Final clean data (the dataframe is transposed in order to be better displayed):
- Will oversample in the next session because of the imbalanced dataset.
The below visualizations will follow a segment analysis (our Stage 2 product user group vs non-user group)
Previous Brand (behavioral):
- On the left-hand side, for the non-MJN Stage 2 consumers, 34.6% of them used Nestle Stage 1 as their previous brand.
- On the right-hand side, within the MJN Stage 2 user group, 68.8% selected MJN Stage 1 as their previous brand.
Hospital Zone & Province (demographic):
- The left graph reads a notable lift in terms of the percentage of MJN hospital zone in the MJN Stage 2 user group, compared to the non-user group (72% vs 58%).
- There isn't a significant difference regarding the province distribution percentage between the MJN Stage 2 user group and the non-user group, which could mean that this feature is less critical in the predictive model.

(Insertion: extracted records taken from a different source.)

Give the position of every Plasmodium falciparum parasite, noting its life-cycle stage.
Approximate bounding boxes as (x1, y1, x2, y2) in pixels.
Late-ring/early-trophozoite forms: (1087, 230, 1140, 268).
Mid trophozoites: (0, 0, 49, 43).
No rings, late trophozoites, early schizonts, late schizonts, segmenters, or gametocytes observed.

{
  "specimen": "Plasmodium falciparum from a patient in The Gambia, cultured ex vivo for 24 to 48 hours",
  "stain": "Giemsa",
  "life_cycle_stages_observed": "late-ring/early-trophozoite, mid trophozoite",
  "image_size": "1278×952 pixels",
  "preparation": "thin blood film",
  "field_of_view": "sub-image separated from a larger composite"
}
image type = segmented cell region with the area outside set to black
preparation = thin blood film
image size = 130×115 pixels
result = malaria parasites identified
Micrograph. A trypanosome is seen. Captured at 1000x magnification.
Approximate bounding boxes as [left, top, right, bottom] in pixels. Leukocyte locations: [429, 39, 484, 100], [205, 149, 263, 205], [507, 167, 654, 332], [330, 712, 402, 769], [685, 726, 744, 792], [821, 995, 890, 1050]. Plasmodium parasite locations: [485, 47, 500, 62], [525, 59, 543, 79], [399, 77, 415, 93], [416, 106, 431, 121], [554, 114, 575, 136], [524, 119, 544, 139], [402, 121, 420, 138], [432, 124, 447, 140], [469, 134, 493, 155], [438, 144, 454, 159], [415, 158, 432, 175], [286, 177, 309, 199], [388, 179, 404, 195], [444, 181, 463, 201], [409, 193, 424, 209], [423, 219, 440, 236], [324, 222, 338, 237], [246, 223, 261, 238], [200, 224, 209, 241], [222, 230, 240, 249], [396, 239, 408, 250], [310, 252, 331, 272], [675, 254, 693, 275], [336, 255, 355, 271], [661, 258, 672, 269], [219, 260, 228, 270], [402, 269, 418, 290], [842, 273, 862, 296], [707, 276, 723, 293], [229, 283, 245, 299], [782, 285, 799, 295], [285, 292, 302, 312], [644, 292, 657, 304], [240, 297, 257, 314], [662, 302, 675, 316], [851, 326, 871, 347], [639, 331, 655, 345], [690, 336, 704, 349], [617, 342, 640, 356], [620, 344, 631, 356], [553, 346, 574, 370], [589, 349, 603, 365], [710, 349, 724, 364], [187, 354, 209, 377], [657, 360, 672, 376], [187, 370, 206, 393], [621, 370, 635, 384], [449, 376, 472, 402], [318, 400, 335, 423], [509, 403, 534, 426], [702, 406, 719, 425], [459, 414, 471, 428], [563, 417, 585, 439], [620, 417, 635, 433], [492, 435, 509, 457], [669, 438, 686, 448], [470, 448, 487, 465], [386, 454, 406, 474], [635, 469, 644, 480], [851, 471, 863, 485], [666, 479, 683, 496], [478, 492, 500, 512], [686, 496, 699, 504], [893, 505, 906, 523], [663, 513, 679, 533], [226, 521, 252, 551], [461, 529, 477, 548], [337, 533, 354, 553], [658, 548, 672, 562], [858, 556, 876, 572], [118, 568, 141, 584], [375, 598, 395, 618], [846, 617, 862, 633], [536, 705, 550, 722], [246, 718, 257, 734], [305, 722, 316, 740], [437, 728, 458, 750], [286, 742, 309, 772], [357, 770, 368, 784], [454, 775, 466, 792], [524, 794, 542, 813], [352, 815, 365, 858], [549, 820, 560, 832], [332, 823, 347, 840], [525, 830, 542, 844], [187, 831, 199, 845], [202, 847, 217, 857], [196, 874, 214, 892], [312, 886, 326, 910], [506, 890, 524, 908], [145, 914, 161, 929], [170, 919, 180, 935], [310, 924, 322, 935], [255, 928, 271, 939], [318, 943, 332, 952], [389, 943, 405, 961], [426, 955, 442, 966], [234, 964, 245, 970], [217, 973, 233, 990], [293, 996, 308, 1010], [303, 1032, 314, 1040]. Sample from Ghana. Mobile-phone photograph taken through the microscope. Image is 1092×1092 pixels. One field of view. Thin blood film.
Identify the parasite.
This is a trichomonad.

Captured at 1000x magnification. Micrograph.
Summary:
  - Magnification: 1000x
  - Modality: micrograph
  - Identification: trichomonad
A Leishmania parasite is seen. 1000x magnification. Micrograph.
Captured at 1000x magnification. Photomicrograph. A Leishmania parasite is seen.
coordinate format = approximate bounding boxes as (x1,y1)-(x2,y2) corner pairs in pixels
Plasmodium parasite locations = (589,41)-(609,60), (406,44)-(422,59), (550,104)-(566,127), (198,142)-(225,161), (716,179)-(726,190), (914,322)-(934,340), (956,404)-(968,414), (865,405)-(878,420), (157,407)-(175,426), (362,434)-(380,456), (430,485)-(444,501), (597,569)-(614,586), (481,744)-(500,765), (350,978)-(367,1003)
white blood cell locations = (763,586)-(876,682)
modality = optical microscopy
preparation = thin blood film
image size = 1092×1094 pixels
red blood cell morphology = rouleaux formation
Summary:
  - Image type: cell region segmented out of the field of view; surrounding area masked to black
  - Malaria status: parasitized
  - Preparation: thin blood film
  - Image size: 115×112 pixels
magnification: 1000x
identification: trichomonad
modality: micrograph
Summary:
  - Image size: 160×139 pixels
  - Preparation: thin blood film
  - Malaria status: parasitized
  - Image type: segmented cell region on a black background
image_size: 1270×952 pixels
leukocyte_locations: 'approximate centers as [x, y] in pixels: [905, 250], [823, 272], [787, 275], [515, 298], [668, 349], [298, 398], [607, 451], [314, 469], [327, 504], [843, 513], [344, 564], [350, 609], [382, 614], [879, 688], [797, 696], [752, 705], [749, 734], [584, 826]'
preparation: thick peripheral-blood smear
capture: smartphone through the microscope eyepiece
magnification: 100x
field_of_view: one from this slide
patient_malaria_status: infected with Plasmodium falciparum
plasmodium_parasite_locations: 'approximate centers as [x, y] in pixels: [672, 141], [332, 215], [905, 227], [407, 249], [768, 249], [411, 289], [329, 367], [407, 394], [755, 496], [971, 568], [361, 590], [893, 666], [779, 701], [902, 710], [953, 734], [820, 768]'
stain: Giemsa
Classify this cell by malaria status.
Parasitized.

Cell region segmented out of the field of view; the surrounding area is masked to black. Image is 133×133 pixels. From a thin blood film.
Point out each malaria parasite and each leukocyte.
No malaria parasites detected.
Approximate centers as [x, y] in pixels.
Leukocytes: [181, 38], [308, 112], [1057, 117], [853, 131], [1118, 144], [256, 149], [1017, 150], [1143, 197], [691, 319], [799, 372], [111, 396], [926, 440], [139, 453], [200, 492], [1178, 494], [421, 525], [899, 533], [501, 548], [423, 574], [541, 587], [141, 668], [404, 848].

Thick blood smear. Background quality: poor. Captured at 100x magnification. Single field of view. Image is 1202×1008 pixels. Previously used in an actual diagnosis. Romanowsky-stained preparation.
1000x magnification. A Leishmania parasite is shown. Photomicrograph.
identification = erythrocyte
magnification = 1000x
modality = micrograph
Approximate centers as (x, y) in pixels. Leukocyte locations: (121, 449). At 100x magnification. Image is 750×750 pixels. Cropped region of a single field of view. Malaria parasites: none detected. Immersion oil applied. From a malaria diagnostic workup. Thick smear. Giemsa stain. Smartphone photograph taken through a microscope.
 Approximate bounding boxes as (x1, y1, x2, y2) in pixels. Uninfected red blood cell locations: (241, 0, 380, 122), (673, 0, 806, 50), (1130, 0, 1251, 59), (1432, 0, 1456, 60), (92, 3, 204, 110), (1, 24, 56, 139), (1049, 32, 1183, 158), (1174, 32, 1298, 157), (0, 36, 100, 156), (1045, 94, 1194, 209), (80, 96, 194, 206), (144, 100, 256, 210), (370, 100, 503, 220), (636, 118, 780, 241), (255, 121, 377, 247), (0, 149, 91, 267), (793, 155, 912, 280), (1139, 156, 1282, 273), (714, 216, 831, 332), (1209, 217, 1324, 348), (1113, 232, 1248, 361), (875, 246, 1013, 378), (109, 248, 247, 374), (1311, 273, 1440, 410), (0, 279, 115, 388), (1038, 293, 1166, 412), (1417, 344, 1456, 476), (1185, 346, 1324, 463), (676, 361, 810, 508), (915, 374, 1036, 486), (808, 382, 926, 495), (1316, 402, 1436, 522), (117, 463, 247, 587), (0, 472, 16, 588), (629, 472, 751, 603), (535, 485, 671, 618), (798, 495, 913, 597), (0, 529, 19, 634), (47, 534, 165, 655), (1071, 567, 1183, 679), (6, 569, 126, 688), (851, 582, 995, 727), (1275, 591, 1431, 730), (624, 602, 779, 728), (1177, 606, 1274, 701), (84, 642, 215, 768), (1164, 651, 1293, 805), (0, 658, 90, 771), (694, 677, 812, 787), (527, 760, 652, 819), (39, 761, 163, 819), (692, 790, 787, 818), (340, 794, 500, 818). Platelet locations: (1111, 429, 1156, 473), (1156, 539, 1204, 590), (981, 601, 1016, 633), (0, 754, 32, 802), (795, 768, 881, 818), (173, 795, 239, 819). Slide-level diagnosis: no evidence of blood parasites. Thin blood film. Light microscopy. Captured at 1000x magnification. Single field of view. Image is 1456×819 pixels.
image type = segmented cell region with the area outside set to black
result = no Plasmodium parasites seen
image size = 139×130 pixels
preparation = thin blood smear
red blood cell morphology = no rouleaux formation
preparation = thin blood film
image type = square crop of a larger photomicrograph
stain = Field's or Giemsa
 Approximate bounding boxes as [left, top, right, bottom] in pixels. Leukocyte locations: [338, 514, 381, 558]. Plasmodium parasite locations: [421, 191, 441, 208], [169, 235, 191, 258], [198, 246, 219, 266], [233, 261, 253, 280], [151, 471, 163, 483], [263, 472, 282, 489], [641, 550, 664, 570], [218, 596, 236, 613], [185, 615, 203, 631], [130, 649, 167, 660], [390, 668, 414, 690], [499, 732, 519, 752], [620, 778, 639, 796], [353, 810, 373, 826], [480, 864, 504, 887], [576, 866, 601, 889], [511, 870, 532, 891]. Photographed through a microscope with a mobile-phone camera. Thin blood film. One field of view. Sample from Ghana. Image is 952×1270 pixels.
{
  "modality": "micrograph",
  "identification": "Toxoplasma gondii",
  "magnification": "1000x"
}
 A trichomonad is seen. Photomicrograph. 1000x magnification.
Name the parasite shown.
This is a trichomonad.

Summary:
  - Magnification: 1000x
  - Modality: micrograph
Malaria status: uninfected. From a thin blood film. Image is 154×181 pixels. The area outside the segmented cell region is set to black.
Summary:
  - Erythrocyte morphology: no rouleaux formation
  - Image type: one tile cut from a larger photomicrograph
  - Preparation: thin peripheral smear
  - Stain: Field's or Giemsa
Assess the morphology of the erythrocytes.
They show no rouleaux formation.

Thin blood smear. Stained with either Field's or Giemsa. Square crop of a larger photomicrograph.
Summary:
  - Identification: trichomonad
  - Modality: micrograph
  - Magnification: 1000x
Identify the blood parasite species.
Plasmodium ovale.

Education & Number of Children (demographic):
- According to the left plot, the overall educational status is higher within the MJN user group.
- The distribution of number of children between the user and the non-user group is similar.
Enrollment Type & Enrollment Time by Stage (behavioral):
- The proportion of "self-enrolled" consumers is greater in the user group compared to the non-user group (90% vs 79%).
- Consumers who enrolled in "Stage 0" (prenatally) take up a higher percentage in the non-user group, while those enrolled in "Stage 1" (0-6 months) account for a larger proportion in the user group.
Email OR, CTR & Coupon Redemption Rate (behavioral):
- In terms of engagement for the "Prenatal" and "Newborn" emails, the OR and CTR in the user group are drastically higher.
- Similarly, regarding the "Stage 1" coupon performance, the redemption rate is substantially greater in the user group.
- Train-test-split
- Cross validation
- Oversampling
- Machine learning algorithms (Logistic Regression and Random Forest)
- GridSearchCV
- Considering the prediction accuracy as well as the model simplicity, Logistic Regression in Case 2 would be the optimal model, since it is more straightforward to interpret, with relevantly high prediction accuracy.
- Positive features – previous brand as MJN, negative features – previous brand as other brands.
- If the previous brand is "Abbott Specialty", it plays a positive impact on current MJN Stage 2 brand choice.
- Number of children is negatively influencing the MJN Stage 2 brand selection .
- Drive MFB members to become Stage 1 users, due to the fact that the previous brand is a primary indicator.
- Maintain/boost the quantity/quality of email campaigns, since the email performance is an essential driver.
- Conduct experimentation to market users with only 1 child, because this metric negatively impact the outcome.
- Modify the output and input variables to tailor other business use cases.
- More experimentation in terms of variables and models.